***** Record extracts
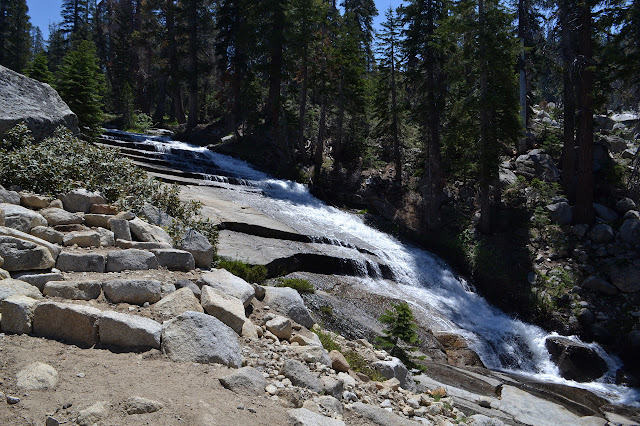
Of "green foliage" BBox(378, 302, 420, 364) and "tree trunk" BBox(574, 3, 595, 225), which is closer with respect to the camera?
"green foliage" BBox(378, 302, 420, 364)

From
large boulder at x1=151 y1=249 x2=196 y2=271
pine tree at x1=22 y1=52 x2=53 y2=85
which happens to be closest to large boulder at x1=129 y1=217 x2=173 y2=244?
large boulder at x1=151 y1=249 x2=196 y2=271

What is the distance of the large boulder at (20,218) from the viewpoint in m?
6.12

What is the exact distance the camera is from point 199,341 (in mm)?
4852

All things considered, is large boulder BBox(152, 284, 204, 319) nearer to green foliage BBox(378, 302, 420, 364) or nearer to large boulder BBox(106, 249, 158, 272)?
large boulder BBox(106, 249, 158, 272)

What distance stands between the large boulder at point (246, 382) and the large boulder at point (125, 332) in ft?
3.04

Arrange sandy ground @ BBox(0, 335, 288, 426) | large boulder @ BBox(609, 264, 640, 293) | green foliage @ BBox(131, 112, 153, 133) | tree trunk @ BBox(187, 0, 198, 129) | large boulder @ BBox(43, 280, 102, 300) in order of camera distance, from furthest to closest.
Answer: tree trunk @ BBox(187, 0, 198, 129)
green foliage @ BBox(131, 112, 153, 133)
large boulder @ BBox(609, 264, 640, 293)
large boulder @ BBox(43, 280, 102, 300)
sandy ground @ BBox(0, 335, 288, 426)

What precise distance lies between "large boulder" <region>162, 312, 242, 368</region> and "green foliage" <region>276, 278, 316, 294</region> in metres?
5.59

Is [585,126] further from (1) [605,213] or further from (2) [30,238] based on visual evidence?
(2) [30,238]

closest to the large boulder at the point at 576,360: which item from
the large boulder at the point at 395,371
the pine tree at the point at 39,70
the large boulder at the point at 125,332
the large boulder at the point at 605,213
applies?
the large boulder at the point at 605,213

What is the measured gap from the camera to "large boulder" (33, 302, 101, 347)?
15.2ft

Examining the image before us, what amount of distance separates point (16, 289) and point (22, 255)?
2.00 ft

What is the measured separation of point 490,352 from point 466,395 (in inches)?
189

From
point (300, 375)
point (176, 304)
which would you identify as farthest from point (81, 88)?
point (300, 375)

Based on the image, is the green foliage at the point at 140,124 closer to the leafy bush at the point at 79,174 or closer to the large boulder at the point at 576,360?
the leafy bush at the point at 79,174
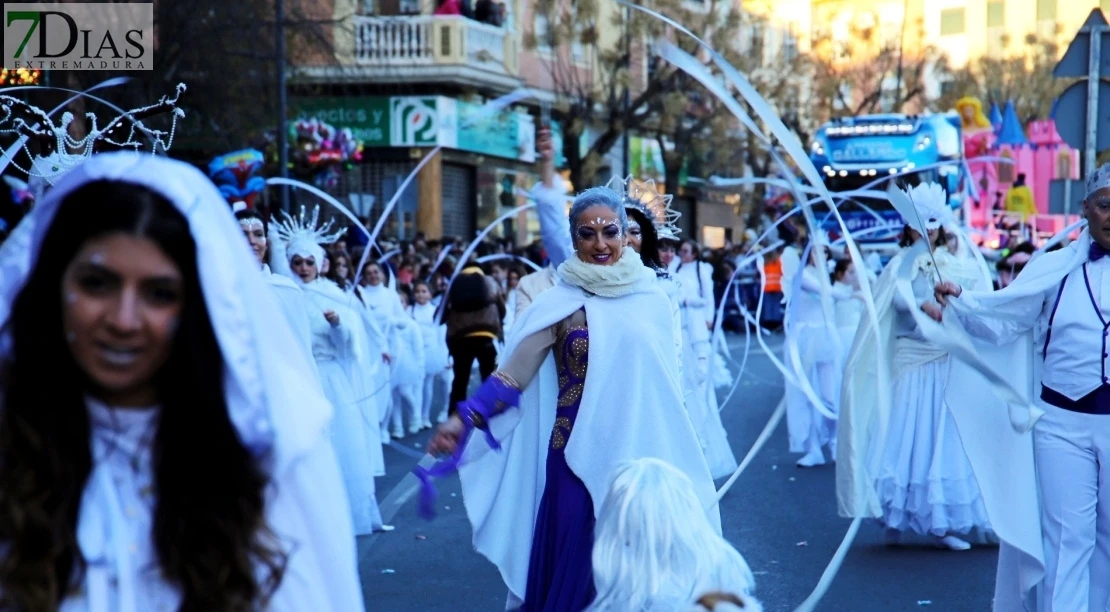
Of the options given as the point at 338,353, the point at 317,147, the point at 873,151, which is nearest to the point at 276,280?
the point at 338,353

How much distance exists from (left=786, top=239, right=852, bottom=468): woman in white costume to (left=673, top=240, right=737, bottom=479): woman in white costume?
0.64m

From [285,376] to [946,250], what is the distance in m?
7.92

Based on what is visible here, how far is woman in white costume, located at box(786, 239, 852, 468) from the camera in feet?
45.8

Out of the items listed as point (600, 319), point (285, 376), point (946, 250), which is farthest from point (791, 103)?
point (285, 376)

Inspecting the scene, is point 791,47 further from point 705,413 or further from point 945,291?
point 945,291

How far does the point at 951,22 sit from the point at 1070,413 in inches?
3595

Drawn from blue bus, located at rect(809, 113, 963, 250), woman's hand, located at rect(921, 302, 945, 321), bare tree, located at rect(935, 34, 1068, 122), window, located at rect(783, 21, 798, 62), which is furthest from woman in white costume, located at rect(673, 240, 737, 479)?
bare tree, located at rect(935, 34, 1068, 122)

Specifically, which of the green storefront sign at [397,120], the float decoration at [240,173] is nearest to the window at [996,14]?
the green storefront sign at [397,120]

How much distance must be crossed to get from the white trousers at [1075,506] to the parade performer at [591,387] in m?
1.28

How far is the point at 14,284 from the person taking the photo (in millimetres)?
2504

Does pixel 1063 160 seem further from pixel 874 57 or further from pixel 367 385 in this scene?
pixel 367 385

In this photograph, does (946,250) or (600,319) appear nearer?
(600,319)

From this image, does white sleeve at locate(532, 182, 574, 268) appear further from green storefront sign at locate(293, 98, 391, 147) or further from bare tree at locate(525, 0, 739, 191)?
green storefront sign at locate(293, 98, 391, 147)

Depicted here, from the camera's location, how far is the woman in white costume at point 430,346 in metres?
**********
Instruction: Reproduce the listing above verbatim, omitting the pictures.

Result of the task:
Of "green foliage" BBox(378, 302, 420, 364) and "tree trunk" BBox(574, 3, 595, 225), which is closer with respect to the camera?
"green foliage" BBox(378, 302, 420, 364)

From
large boulder at x1=151 y1=249 x2=196 y2=271
pine tree at x1=22 y1=52 x2=53 y2=85
which happens to be closest to large boulder at x1=129 y1=217 x2=173 y2=244?
large boulder at x1=151 y1=249 x2=196 y2=271

What is the distance of the large boulder at (20,218) from the viewpoint in m?
6.12

What is the exact distance the camera is from point 199,341 (in mm)?
4852

All things considered, is large boulder BBox(152, 284, 204, 319) nearer to green foliage BBox(378, 302, 420, 364) or nearer to large boulder BBox(106, 249, 158, 272)?
large boulder BBox(106, 249, 158, 272)

What distance stands between the large boulder at point (246, 382) and the large boulder at point (125, 332) in ft?
3.04

Arrange sandy ground @ BBox(0, 335, 288, 426) | large boulder @ BBox(609, 264, 640, 293) | green foliage @ BBox(131, 112, 153, 133) | tree trunk @ BBox(187, 0, 198, 129) | large boulder @ BBox(43, 280, 102, 300) in order of camera distance, from furthest to closest.
Answer: tree trunk @ BBox(187, 0, 198, 129)
green foliage @ BBox(131, 112, 153, 133)
large boulder @ BBox(609, 264, 640, 293)
large boulder @ BBox(43, 280, 102, 300)
sandy ground @ BBox(0, 335, 288, 426)

What precise distance lies between "large boulder" <region>162, 312, 242, 368</region> and "green foliage" <region>276, 278, 316, 294</region> in metres?
5.59

Is [585,126] further from (1) [605,213] or further from (2) [30,238] based on visual evidence?
(2) [30,238]

closest to the large boulder at the point at 576,360: which item from
the large boulder at the point at 395,371
the pine tree at the point at 39,70
the large boulder at the point at 125,332
the large boulder at the point at 605,213
applies?
the large boulder at the point at 605,213

What is the measured gap from the camera to "large boulder" (33, 302, 101, 347)?
15.2ft

Examining the image before us, what amount of distance separates point (16, 289) and point (22, 255)?
2.00 ft

What is the measured separation of point 490,352 from point 466,395 (in inches)?
189

From
point (300, 375)
point (176, 304)
which would you identify as farthest from point (81, 88)?
point (300, 375)

Based on the image, is the green foliage at the point at 140,124 closer to the leafy bush at the point at 79,174 or closer to the large boulder at the point at 576,360?
the leafy bush at the point at 79,174
Of the options given as the point at 338,353, the point at 317,147, the point at 873,151, which is nearest to the point at 276,280?
the point at 338,353

How much distance exists from (left=786, top=239, right=852, bottom=468): woman in white costume to (left=673, top=240, right=737, bottom=479): woman in white costume?
0.64m

From [285,376] to [946,250], what is the distance in m?
7.92

Based on what is visible here, how far is woman in white costume, located at box(786, 239, 852, 468) from the camera in feet?
45.8

Out of the items listed as point (600, 319), point (285, 376), point (946, 250), which is farthest from point (791, 103)?
point (285, 376)

Inspecting the scene, is point 791,47 further from point 705,413 or further from point 945,291?
point 945,291

How far does the point at 951,22 sit from the point at 1070,413 in inches?
3595

Drawn from blue bus, located at rect(809, 113, 963, 250), woman's hand, located at rect(921, 302, 945, 321), bare tree, located at rect(935, 34, 1068, 122), window, located at rect(783, 21, 798, 62), which is furthest from woman in white costume, located at rect(673, 240, 737, 479)?
bare tree, located at rect(935, 34, 1068, 122)

Specifically, which of the green storefront sign at [397,120], the float decoration at [240,173] is nearest to the window at [996,14]?
the green storefront sign at [397,120]

How much distance must be crossed to get from the white trousers at [1075,506] to the parade performer at [591,387] in m?
1.28

How far is the point at 14,284 from the person taking the photo (in millimetres)?
2504

Does pixel 1063 160 seem further from pixel 874 57 or further from pixel 367 385 in this scene?
pixel 367 385

In this photograph, does (946,250) or (600,319) appear nearer?
(600,319)

From this image, does white sleeve at locate(532, 182, 574, 268) appear further from green storefront sign at locate(293, 98, 391, 147) or further from bare tree at locate(525, 0, 739, 191)?
green storefront sign at locate(293, 98, 391, 147)

Depicted here, from the camera's location, how far is the woman in white costume at point 430,346 in metres?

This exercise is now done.